18 夜明け
夜は西の空の淵から音もなく去った。
東の空に白々とした朝が訪れ、実直な柱時計が午前七時を報せる。
わたしは短い眠りから目覚めた。
もうタマサカさんはいない。
彼は六時の鐘を聞く前に、夜と一緒に引き上げてしまう。夜がいつの間にか朝にすり替わってしまうように、気が付くとタマサカさんは居なかった。
前日より文字数が増えたノート。
テーブルに放置された鉛筆。
空のコーヒーカップ。
そうした僅かばかりの痕跡がなければ、タマサカさんが居たことさえ疑わしくなるくらい、夜と朝の境界はいつも曖昧だ。
ともかく眠かった。
八月の真っ只中。
大学は休みだしゼミもない。
どうせなら昼まで寝ていたいところだけれど、お盆だというのに絵画教室のバイトが午前九時から入っている。
おちおち寝ているわけにもいかず、通常の三倍の重力を感じながら、重たい身体をベッドから引き剥がす。足首に絡まったシーツをずるずると引き摺って、わたしはリビングに這い出した。
「おはようございます」
「おはよう」
声だけでイルマと挨拶を交わす。
イルマはテーブル席でご飯を食べていた。
ご飯――文字通りお茶碗に盛った白いご飯のみの朝食。お茶を除けば、おかずはおろか漬物さえない。
「おかずがありません」と見れば分かることをイルマが言う。
金欠と寝不足で買い出しを怠っていたせいで、我が家の食材は白米を残して底をついていた。わたしは肩をすくめて苦笑いする。
「おかず――塩じゃだめ?」
苦肉の策での提案。「もうふってます」とイルマは食塩の瓶を白米に振り掛けて見せる。なんだかわびしい光景だった。
「辞書で調べたんですが、こういうのをヒモジイって言うらしいです」
「辞書で調べなくてもヒモジイだと思うよ」
「web検索でも一万三千件のヒモジイに該当しました」
「そんな検索ワードあるの?」
イルマと軽口を交わしながら流し台で顔を洗う。タオルで顔を拭いて、炊飯ジャーの中を確かめた。
案の定、ジャーの中は空っぽだ。
昨日のうちに予約で五合炊いたはずなのに。
イルマにとって五合の白米はオードブルにしかならない。イルマが一日に必要とする摂取カロリーは一万キロを超える。そんなカロリーを賄いきれるほど裕福ではないから、イルマはいつもひもじがっていた。
ここ最近、少し痩せたようにも見える。
「カロリー足りてない?」
心配になって問い掛けると、イルマは「はい」と肯いた。
「せめてあと三千キロは必要です」
「……せめてって」
それだけでも成人男性の一日の平均カロリーを超えている。比喩でも誇張でもなく、イルマは文字通り底無しの大食漢なのだ。
そのうえ生活に関わる煩雑な役割のすべてを放棄し、余暇のほとんどを窓辺で日向ぼっこをして過ごすから、どう見ても猫か怠け者にしか見えない。
この一年というもの、わたしは彼の怠けぶりに不平不満を並べ立ててきた。その都度イルマは要領を得ない頓智のような説明を繰り返した。

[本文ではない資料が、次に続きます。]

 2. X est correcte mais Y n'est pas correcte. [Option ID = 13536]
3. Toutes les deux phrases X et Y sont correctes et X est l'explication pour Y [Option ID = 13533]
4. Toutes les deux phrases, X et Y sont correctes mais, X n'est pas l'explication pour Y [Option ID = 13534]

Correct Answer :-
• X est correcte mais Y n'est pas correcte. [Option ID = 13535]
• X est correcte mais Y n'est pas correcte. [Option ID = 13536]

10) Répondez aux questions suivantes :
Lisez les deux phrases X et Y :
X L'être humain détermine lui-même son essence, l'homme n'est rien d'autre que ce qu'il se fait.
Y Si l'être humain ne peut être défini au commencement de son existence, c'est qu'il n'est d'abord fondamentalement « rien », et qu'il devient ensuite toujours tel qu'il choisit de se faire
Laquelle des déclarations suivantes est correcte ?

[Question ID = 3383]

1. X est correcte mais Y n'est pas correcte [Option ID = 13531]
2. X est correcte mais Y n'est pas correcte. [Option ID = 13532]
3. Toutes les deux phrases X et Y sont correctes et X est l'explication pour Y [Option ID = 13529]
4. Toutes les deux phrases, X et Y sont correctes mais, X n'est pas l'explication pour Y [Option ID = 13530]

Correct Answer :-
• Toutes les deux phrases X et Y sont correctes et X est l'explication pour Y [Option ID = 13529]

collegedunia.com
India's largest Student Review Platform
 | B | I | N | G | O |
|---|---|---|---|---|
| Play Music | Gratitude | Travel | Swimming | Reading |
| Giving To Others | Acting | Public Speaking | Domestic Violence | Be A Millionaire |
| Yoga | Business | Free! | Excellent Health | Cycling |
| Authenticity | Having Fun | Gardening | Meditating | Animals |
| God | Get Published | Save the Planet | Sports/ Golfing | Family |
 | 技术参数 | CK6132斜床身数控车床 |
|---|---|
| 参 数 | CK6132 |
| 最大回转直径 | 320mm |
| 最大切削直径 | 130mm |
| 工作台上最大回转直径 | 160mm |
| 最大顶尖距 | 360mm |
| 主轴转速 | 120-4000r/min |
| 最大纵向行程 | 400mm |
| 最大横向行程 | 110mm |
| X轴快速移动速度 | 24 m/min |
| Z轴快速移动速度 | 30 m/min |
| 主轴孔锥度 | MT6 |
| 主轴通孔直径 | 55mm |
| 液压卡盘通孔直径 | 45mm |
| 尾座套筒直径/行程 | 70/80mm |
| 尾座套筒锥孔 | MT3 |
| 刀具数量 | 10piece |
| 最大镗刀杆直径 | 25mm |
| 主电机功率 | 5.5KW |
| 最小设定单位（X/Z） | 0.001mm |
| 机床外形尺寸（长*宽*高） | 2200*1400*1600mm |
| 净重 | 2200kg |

不毛なまでに入り組んだイルマの弁明をわたしなりに翻訳したところ、どうやらそれは「全知ゆえの代償」であるらしかった。
全ての可能性に遍在するイルマ。
『知』に限って言えば万能のように見えるイルマだけれど、その万能を維持するためには、色々と苦労が絶えないのだそうだ。
望むと望むまいと、そうせざるを得ない制約。そうした見えない鎖がイルマには無数に存在するのだ。
心なしかやつれたイルマを見ると胸が痛んだ。
わたしはご飯を諦め、ジャーの蓋を閉じる。
どのみち寝不足で食欲もなかったから特に惜しくもなかった。
結局、コップ一杯の水を朝食がわりにテーブルについて口をつける。
今日一日の予定を考えた。
今日は土曜日でスミの補習はない。
午後からは自由時間だから、食材の買い出しに丁度いい。
「午後から買い出しに行くけど、リクエストある?」
なんとなく訊いてみると、イルマは「塩以外で」と即答した。